_TAREFA PROPOSTA A_
Enumere todas as ruas, avenidas e praças designadas pelo nome no texto sobre as obras na estação do metro de Arroios.

• • • •

Os comerciantes da Praça do Chile e ruas circundantes têm tido prejuízos na ordem das dezenas de milhares de euros, desde que as obras de ampliação da estação do metro de Arroios começaram. Alguns já estão a despedir funcionários e outros acabaram mesmo por fechar as lojas, algumas ali instaladas há mais de quinze anos. O Metropolitano de Lisboa (ML) parece não reconhecer, contudo, os efeitos negativos para os comerciantes desta requalificação. Diz que a empreitada tem pouco impacto à superfície, pois desenvolve-se no interior da estação de metro, causando, assim, menos incómodo aos moradores e lojistas. O  certo é que o movimento naquelas ruas baixou muito e os comerciantes temem pelo seu emprego. “Antes atendíamos dez pessoas num minuto. Agora, nem dez pessoas atendemos por dia. Como é que o nosso patrão vai conseguir continuar a pagar-nos?”, questiona um funcionário.

Continuamos aqui”, lê-se numa faixa colocada nos tapumes que escondem as obras de ampliação da estação do metro de Arroios. Esta é a forma de os lojistas da Praça do Chile lembrarem os seus clientes que continuam a trabalhar no mesmo sítio. Aquela paragem foi encerrada no Verão passado para ser requalificada de modo a permitir a circulação de comboios com seis carruagens na Linha Verde. A obra só avançaria, contudo, em Outubro, devido a problemas financeiros do empreiteiro. Dez meses depois, a preocupação dos lojistas em perder clientes, já manifestada na altura a O Corvo, confirma-se. Nos quarteirões em redor da estação, mas também na Rua Morais Soares e na Avenida Almirante Reis, os comerciantes já sentem prejuízos na ordem das dezenas de milhares de euros e já fecharam dez lojas.

“No início das obras, ligavam-me a perguntar para onde tinha ido, porque achavam que a loja tinha fechado. Estava, apenas, tapada”, conta Carla Salsinha, proprietária de uma loja de vestidos para noivas na Praça do Chile há 42 anos, que, entretanto, mudou para a Rua José Falcão, uns metros atrás. A também ex-presidente da União da Associação de Comerciantes e Serviços (UACS), diz que nunca questionou “a bondade” da obra. Critica apenas o facto de nunca ter havido uma carta dirigida aos comerciantes a comunicar o que ia ser feito. “Quando se coloca um estaleiro desta dimensão, deviam informar-nos. Se a autarquia diz que somos a força viva da cidade, não podem fechar a porta aos clientes. Não só têm de ajudar-nos, como temos de conhecer o plano de obras. No Areeiro, ao final de um ano, fechou tudo. Só sobraram duas lojas. Aqui, já encerraram dez e as que ainda resistem têm um prejuízo muito avultado”, critica.

• • • •

_TAREFA PROPOSTA B_
Reescreva o trecho dos registos que vai da linha que contém "Given the photograph, is" até ao fim dos registos, trocando "farther" por "further" e deixando tudo o resto igual. Omita as imagens na resposta.

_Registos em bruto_

• • • •

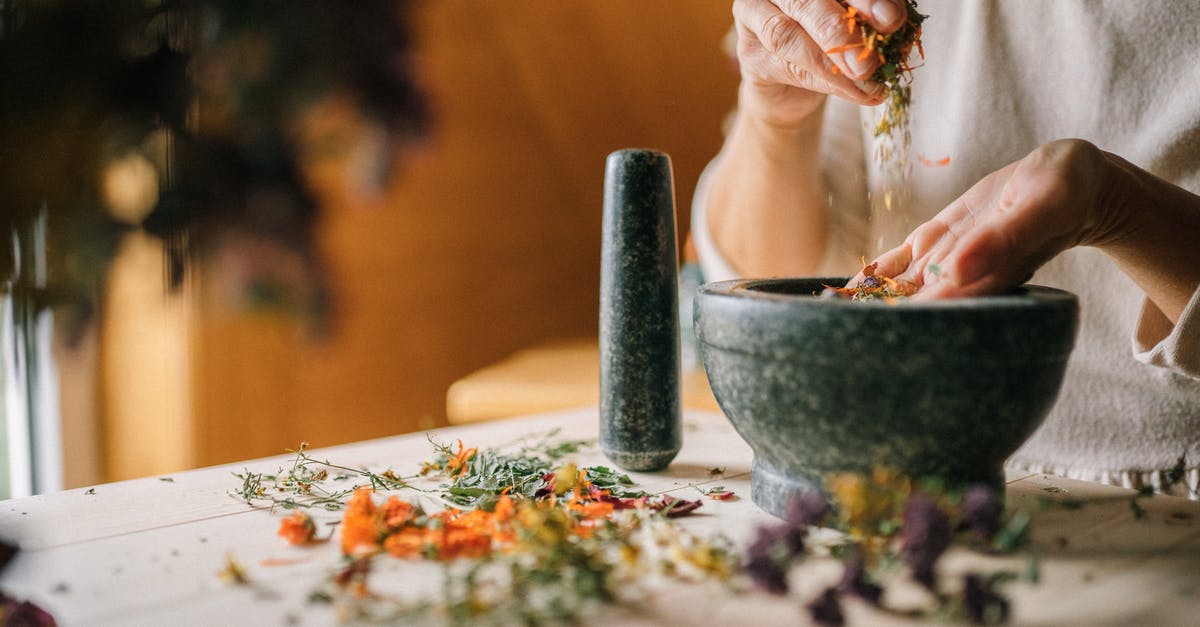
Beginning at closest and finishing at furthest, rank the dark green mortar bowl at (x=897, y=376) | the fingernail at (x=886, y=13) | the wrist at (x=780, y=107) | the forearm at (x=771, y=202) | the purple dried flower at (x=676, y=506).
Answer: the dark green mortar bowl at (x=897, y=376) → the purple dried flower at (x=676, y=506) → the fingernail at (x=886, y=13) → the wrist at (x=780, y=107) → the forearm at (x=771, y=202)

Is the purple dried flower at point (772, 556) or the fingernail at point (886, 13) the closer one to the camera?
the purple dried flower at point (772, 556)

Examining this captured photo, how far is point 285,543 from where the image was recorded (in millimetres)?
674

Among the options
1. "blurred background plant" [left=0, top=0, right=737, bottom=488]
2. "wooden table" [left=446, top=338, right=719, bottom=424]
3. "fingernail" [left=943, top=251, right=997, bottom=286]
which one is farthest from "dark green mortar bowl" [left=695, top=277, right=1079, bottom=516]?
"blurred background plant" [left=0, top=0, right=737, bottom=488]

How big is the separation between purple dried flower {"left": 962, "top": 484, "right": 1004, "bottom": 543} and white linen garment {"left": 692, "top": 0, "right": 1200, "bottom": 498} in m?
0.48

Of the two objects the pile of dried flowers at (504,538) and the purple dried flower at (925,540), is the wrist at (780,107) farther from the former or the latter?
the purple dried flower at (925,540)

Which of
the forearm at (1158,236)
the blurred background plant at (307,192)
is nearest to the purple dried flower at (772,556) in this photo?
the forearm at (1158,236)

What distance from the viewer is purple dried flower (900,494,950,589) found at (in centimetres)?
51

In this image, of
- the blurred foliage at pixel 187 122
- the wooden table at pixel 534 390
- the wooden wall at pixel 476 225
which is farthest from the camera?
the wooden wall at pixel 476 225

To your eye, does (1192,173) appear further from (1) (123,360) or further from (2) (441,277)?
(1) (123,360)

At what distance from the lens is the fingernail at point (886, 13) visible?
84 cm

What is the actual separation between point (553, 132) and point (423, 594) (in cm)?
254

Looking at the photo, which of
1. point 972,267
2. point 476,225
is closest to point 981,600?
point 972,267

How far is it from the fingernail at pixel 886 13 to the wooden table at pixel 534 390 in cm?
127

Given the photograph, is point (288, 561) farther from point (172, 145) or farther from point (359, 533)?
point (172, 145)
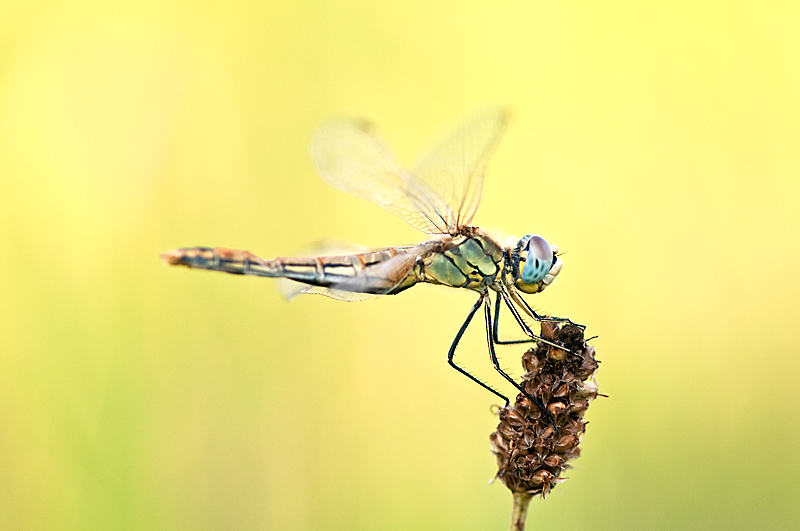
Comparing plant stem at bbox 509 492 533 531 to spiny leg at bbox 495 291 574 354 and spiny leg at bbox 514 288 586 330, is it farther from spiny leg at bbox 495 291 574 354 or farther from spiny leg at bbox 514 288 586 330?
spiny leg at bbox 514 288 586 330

• • • •

_SOLUÇÃO A_
Praça do Chile
Rua Morais Soares
Avenida Almirante Reis
Rua José Falcão

_SOLUÇÃO B_
Given the photograph, is point (288, 561) further from point (172, 145) or further from point (359, 533)?
point (172, 145)
Comparing plant stem at bbox 509 492 533 531 to spiny leg at bbox 495 291 574 354 and spiny leg at bbox 514 288 586 330, is it further from spiny leg at bbox 495 291 574 354 or further from spiny leg at bbox 514 288 586 330?
spiny leg at bbox 514 288 586 330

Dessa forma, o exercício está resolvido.